REQUIRED ACTION A: In the account of Joel's birth, copy word for word the stretch from "The day before" through "baby was coming.".
REQUIRED ACTION B:
Answer these questions about the account of Joel's birth:
(i) Where were the writer and Theo walking around the day before Joel was born?
(ii) At what time did they arrive at KKH?
(iii) How much did Joel weigh when he was delivered?

** Opening EXCERPTED PASSAGE block **

The day before Joel was born, I remember that Theo and I were still walking around Paya Lebar industrial estate area looking out for furniture for our new home. Thinking back, I am amazed that I was able to walk around so much with Joel in my womb.

That night I woke up at 4am with pains in my tummy. I thought that I must be suffering from diarrhoea or some food poisoning so I kept going to the toilet on and off every hour to pass motion. Initially I had some but the pain didn’t go away but I was somehow able to catch some sleep intermittently.

By 9am, I was rolling around in bed in pain. I woke Theo up and told him that something was wrong and that my tummy pains would not go away. He tried to comfort me but it wasn’t long before I suddenly shot up when I felt wetness in my below. I rushed to the toilet and realised that I was bleeding. It was then that I knew that the baby was coming.

Thankfully Theo’s parents had not headed out to work yet. We told them we needed to rush to the hospital. I started to time my contractions – they were coming about once every 5 mins so it wasn’t going to be too long. While Theo’s dad was getting all nervous, Theo’s mum was a picture of calmness. She even asked if she could be fetched to work first as labour is usually quite long.

We arrived at KKH at 10am, registered and immediately put under observation for baby’s heart beat. The nurses came periodically to check my dilation and by the time I was about 5cm, they brought me to the delivery room.

For the next hour, I can only remember writhing in pain on the bed, using the breathing exercises and singing worship songs to ease the pain. It really is a mental struggle. When I was about fully dilated, the doctor came and got me into place for the push. I was hanging on tight to Theo’s hand for support and it took about 10 pushes or so before Joel was finally delivered.

As I write this on hindsight, I really cannot remember if the pain was really that great for me to last that long in labour without any painkillers. Anyway maybe it is my stubbornness that usually helps me tolerate the pain, not allowing human frailty as an excuse for the easy way out.

Joel was delivered in the 38th week, weighing 2.7kg at 12.10pm. It took me a long time to register his birth as we couldn’t decide on a chinese name for him. I definitely wanted the word ‘en’ in it to represent my gratefulness to God. Theo’s mum finally decided to have the middle name as ‘yong’ which means forever as it was a name that could go with many different words. I guess she was preparing for many grandchildren.

** Closing EXCERPTED PASSAGE block **
** Opening RECORD EXTRACTS block **

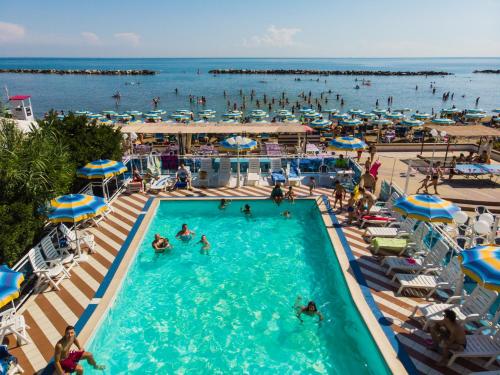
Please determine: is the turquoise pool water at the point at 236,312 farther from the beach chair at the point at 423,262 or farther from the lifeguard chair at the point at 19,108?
the lifeguard chair at the point at 19,108

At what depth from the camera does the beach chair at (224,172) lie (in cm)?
1622

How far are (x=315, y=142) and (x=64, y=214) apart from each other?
19.8 meters

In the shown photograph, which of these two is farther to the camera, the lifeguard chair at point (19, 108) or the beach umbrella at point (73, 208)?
the lifeguard chair at point (19, 108)

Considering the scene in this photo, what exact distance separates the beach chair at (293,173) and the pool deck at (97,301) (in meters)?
4.21

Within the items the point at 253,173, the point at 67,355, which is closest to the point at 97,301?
the point at 67,355

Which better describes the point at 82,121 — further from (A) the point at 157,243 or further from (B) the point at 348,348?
(B) the point at 348,348

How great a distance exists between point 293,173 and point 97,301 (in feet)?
36.2

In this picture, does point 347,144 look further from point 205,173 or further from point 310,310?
point 310,310

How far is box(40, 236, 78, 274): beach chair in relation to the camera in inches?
358

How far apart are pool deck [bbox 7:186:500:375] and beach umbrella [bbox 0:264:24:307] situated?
4.53 feet

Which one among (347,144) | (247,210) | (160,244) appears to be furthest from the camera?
(347,144)

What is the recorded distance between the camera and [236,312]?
859 cm

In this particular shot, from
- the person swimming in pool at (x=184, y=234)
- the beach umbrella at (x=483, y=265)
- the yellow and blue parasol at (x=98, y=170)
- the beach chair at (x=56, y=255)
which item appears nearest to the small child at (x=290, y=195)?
the person swimming in pool at (x=184, y=234)

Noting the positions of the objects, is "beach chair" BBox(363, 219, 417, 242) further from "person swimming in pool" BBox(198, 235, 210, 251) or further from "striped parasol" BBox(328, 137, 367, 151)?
"person swimming in pool" BBox(198, 235, 210, 251)
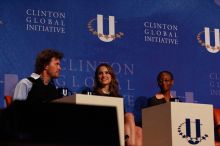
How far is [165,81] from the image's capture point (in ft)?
20.6

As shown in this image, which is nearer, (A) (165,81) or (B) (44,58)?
(B) (44,58)

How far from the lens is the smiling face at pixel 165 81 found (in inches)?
247

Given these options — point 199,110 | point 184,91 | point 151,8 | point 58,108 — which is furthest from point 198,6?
point 58,108

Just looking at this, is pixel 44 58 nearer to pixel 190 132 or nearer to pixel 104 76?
pixel 104 76

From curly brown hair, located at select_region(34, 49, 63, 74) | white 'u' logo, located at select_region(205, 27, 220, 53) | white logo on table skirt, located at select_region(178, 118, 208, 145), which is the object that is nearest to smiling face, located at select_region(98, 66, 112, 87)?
curly brown hair, located at select_region(34, 49, 63, 74)

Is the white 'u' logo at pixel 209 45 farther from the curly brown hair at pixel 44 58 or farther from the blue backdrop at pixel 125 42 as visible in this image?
the curly brown hair at pixel 44 58

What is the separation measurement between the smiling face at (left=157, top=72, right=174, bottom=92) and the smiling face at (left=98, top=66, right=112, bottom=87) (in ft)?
2.98

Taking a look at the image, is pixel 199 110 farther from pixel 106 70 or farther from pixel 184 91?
pixel 184 91

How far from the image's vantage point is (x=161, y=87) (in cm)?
631

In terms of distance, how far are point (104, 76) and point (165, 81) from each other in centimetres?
96

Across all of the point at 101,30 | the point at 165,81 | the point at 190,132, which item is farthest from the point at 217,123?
the point at 101,30

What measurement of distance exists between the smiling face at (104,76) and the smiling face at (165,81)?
0.91 m

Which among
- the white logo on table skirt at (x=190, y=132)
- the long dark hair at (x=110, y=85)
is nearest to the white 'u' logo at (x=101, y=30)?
the long dark hair at (x=110, y=85)

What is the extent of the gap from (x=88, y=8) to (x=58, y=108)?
505 centimetres
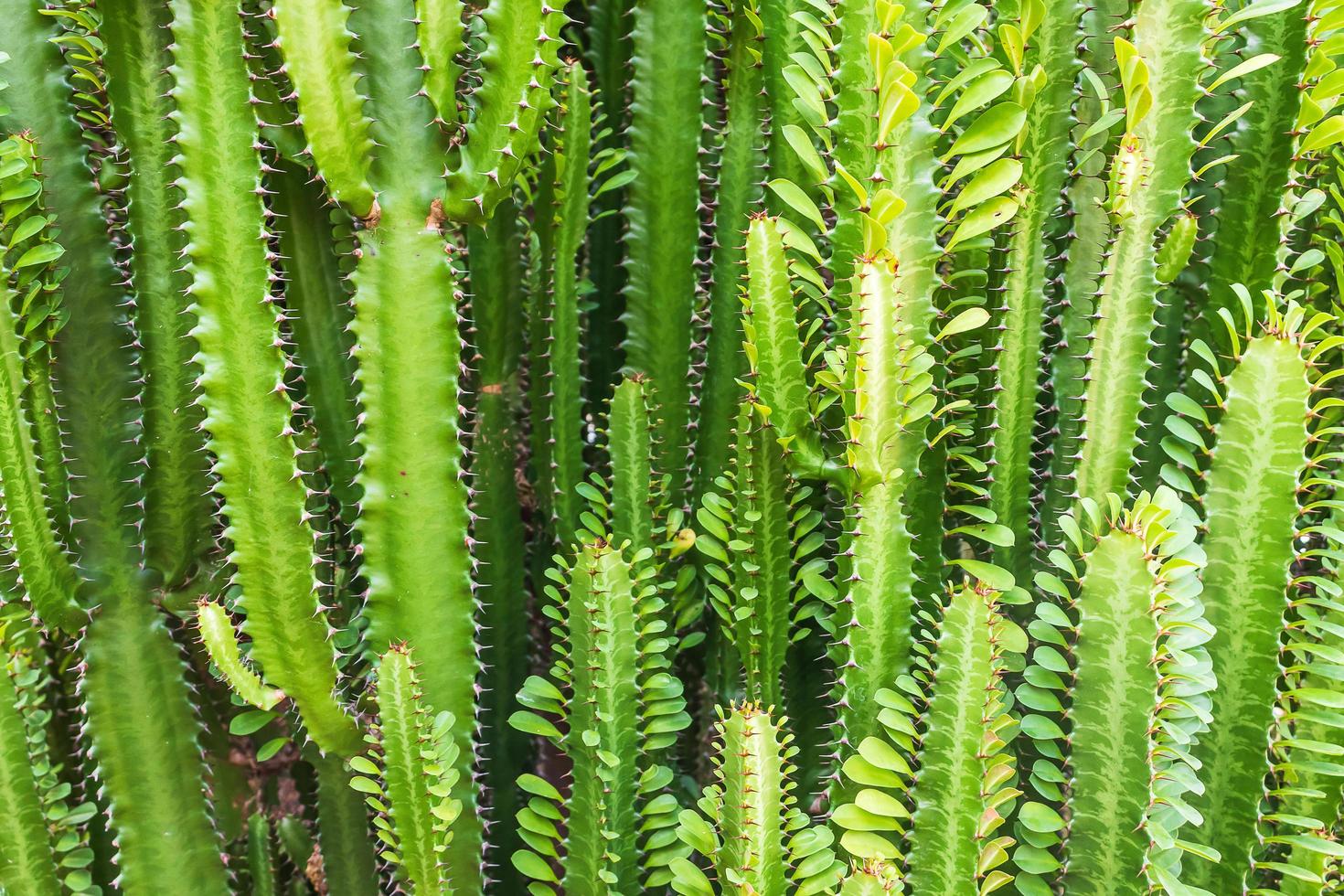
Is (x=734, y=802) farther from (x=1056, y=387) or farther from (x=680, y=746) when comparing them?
(x=1056, y=387)

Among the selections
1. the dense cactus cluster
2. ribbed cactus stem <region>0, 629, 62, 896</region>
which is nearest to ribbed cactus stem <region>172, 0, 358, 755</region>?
the dense cactus cluster

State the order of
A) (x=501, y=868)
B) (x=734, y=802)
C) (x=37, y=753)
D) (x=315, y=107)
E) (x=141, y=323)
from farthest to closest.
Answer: (x=501, y=868), (x=37, y=753), (x=141, y=323), (x=315, y=107), (x=734, y=802)

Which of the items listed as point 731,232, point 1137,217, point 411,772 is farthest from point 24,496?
point 1137,217

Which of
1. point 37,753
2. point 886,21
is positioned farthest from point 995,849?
point 37,753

** Closing RECORD EXTRACTS block **

WRITTEN ANSWER A:
The day before Joel was born, I remember that Theo and I were still walking around Paya Lebar industrial estate area looking out for furniture for our new home. Thinking back, I am amazed that I was able to walk around so much with Joel in my womb.

That night I woke up at 4am with pains in my tummy. I thought that I must be suffering from diarrhoea or some food poisoning so I kept going to the toilet on and off every hour to pass motion. Initially I had some but the pain didn’t go away but I was somehow able to catch some sleep intermittently.

By 9am, I was rolling around in bed in pain. I woke Theo up and told him that something was wrong and that my tummy pains would not go away. He tried to comfort me but it wasn’t long before I suddenly shot up when I felt wetness in my below. I rushed to the toilet and realised that I was bleeding. It was then that I knew that the baby was coming.

WRITTEN ANSWER B:
(i) Around the Paya Lebar industrial estate area
(ii) 10am
(iii) 2.7kg